• Document:
-------------------------

Daniel Bonnin est né le 19 mars 1907 à Potonnier commune de Loubillé dans les Deux-Sèvres. Il entre en 1921 au petit séminaire de Montmorillon, puis en 1927 au grand séminaire de Poitiers. En 1938, il est nommé curé de Smarves dans la Vienne près de Poitiers où il fréquente l’université et obtient une licence de lettres classiques et des certificats de philosophie.

Mobilisé en 1940, il n’accepte pas l’armistice. Il est appréhendé une première fois pour avoir tenu tête à des officiers allemands et purge trois semaines de prison à la Pierre-Levée. En 1941, il entre dans le réseau clandestin que Louis Renard est en train de constituer dans la Vienne et qu’il cherche à étendre dans le département voisin, les Deux-Sèvres. L’Abbé Bonnin recrute des patriotes dans sa localité et donne des renseignements sur les troupes allemandes. Il est arrêté le 30 septembre 1942 au presbytère alors qu’il allait dire la messe. Transféré à Fresnes, il est classé dans la catégorie des « Nuits et Brouillads » par les Allemands et déporté « NN » dans le plus grand secret vers le camp spécial SS de Hinzert près de Trèves.

L’abbé Bonnin est le premier rudoyé et pris à partie dans des termes grossiers pour sa religion. Après quelques jours de quarantaine, il est employé avec trois autres prêtres du groupe à l’épluchage des pommes de terre. Resté gai, encourageant chacun, il devient vite populaire parmi les déportés, sa présence apportant calme et espoir. Il fait deux séjours au Revier, mais malgré la fièvre, il assiste deux amis dans leurs derniers moments.

En avril 1943, il est envoyé à la prison de Wolfenbüttel près de Brunswick. Pendant le voyage, bien que très fatigué, il étonne tout le monde par sa bonne humeur et sa foi chrétienne. Avec des camarades poitevins il partage la même cellule et peut lire et entretenir de longues conversations philosophiques ou littéraires avec certains, la vie étant plus « agréable qu’à Hinzert : pas de brutalité, le travail plus facile ».

-------------------------

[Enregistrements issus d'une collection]
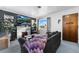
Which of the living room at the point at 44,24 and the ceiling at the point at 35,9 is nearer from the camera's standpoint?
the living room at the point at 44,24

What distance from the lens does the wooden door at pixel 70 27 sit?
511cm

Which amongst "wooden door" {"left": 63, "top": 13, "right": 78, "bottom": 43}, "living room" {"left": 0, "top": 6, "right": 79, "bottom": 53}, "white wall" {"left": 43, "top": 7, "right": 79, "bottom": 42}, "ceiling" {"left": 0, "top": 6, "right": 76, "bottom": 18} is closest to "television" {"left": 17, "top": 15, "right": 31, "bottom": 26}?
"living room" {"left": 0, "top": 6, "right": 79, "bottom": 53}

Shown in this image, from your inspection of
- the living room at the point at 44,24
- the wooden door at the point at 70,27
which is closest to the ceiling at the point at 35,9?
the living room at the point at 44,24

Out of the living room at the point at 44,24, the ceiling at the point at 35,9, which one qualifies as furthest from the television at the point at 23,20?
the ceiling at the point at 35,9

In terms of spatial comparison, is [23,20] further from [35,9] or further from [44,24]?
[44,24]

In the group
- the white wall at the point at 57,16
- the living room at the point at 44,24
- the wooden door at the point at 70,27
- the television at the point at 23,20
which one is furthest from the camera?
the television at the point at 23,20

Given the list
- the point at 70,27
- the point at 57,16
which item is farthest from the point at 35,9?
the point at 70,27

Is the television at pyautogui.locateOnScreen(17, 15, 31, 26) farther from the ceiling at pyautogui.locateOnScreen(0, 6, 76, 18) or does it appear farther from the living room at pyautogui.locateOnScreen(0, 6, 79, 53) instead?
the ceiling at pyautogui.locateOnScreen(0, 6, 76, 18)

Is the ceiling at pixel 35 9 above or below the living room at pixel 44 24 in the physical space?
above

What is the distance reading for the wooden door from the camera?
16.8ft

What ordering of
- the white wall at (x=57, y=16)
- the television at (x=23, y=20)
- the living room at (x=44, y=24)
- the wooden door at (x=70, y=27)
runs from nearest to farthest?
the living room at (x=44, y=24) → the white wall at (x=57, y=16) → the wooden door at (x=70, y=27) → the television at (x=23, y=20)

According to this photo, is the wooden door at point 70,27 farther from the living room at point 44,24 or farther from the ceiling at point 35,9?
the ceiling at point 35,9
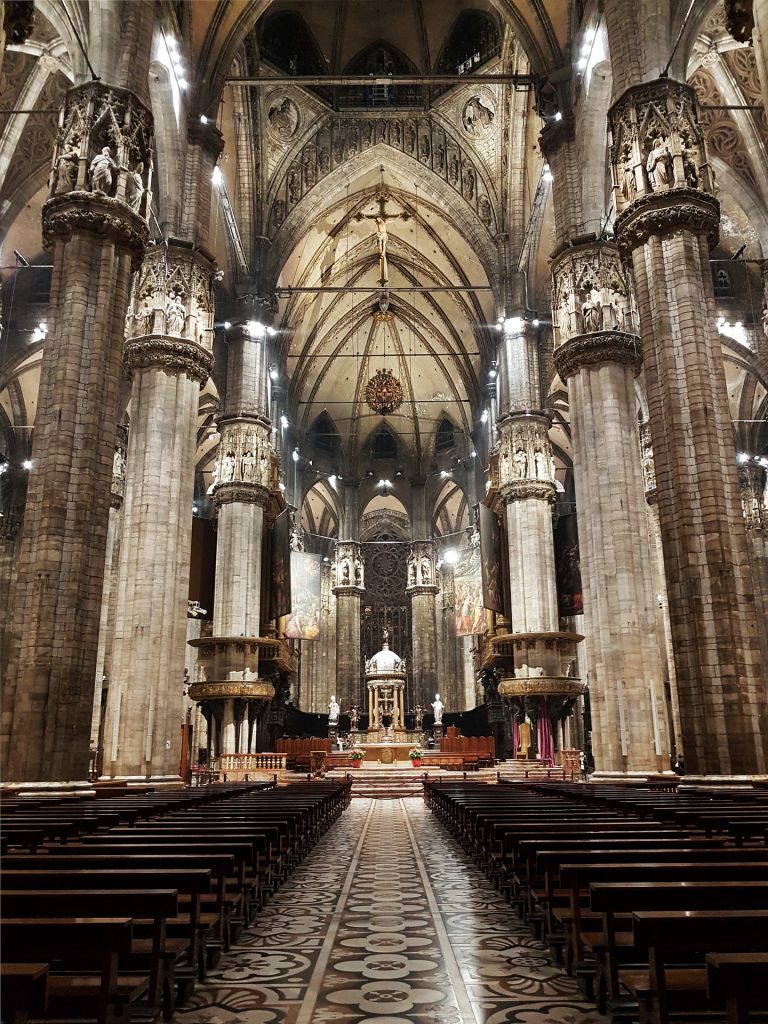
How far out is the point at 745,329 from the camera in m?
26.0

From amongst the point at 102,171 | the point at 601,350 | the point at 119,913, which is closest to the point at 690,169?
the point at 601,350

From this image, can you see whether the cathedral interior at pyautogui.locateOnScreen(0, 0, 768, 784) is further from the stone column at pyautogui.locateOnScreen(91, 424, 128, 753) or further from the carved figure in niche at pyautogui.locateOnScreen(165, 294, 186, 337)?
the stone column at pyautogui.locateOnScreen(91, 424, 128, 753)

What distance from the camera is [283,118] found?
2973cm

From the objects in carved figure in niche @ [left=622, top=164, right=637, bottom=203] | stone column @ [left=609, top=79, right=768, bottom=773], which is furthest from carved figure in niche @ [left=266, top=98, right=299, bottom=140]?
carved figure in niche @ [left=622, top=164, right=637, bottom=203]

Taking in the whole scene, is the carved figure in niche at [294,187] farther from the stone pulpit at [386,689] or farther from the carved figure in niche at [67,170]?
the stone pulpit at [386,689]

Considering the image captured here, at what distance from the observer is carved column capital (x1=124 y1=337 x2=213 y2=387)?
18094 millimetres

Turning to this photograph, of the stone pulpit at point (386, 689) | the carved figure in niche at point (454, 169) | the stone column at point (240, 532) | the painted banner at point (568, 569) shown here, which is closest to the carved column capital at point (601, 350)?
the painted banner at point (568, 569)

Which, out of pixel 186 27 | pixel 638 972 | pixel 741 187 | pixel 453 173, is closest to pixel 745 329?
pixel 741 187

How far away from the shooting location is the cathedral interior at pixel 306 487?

-------------------------

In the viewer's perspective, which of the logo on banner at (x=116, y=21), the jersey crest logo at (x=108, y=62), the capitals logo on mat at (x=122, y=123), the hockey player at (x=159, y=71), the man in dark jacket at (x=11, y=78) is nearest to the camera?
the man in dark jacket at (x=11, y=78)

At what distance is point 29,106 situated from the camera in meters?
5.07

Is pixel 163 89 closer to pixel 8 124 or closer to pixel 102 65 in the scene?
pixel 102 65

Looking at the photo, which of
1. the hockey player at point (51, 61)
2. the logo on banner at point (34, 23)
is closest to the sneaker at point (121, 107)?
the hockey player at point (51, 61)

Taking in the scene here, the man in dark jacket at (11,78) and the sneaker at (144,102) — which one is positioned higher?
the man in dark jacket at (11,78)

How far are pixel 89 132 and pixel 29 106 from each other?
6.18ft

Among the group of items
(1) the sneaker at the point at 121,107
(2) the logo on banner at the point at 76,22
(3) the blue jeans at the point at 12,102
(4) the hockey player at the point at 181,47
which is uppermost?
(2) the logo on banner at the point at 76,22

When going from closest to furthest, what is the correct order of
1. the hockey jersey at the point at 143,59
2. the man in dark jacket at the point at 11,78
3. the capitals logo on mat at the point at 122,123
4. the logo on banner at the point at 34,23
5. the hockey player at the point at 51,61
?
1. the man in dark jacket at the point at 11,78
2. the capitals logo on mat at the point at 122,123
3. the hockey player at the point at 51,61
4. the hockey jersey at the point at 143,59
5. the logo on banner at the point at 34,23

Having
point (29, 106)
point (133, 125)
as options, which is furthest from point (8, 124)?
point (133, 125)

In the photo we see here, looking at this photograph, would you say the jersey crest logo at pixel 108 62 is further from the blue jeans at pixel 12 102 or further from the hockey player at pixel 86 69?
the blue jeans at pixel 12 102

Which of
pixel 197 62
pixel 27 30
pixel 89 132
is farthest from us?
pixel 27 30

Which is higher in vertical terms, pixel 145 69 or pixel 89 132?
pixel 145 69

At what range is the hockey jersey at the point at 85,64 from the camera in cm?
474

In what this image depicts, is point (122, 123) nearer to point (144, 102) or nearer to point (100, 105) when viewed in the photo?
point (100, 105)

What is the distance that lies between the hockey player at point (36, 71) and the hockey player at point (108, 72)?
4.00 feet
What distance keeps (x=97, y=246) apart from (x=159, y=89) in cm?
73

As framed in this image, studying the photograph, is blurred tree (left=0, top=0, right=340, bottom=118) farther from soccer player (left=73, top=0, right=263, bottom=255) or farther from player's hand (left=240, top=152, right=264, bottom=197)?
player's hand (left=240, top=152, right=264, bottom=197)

-------------------------

• Exercices:
- A) Recopiez le passage du texte sur l'abbé Bonnin allant de « Mobilisé en 1940, il » à « près de Trèves. », en remplaçant « presbytère » par « domicile ».
- B) Reproduisez à l'identique les lignes du listing, de celle qui contient « Is the ceiling » jusqu'à celle qui contient « the living room at (x=44, y=24) → », ces deux lignes comprises.

• Réponses aux exercices:
- A)
Mobilisé en 1940, il n’accepte pas l’armistice. Il est appréhendé une première fois pour avoir tenu tête à des officiers allemands et purge trois semaines de prison à la Pierre-Levée. En 1941, il entre dans le réseau clandestin que Louis Renard est en train de constituer dans la Vienne et qu’il cherche à étendre dans le département voisin, les Deux-Sèvres. L’Abbé Bonnin recrute des patriotes dans sa localité et donne des renseignements sur les troupes allemandes. Il est arrêté le 30 septembre 1942 au domicile alors qu’il allait dire la messe. Transféré à Fresnes, il est classé dans la catégorie des « Nuits et Brouillads » par les Allemands et déporté « NN » dans le plus grand secret vers le camp spécial SS de Hinzert près de Trèves.

- B)
Is the ceiling at pixel 35 9 above or below the living room at pixel 44 24 in the physical space?
above

What is the distance reading for the wooden door from the camera?
16.8ft

What ordering of
- the white wall at (x=57, y=16)
- the television at (x=23, y=20)
- the living room at (x=44, y=24)
- the wooden door at (x=70, y=27)
runs from nearest to farthest?
the living room at (x=44, y=24) → the white wall at (x=57, y=16) → the wooden door at (x=70, y=27) → the television at (x=23, y=20)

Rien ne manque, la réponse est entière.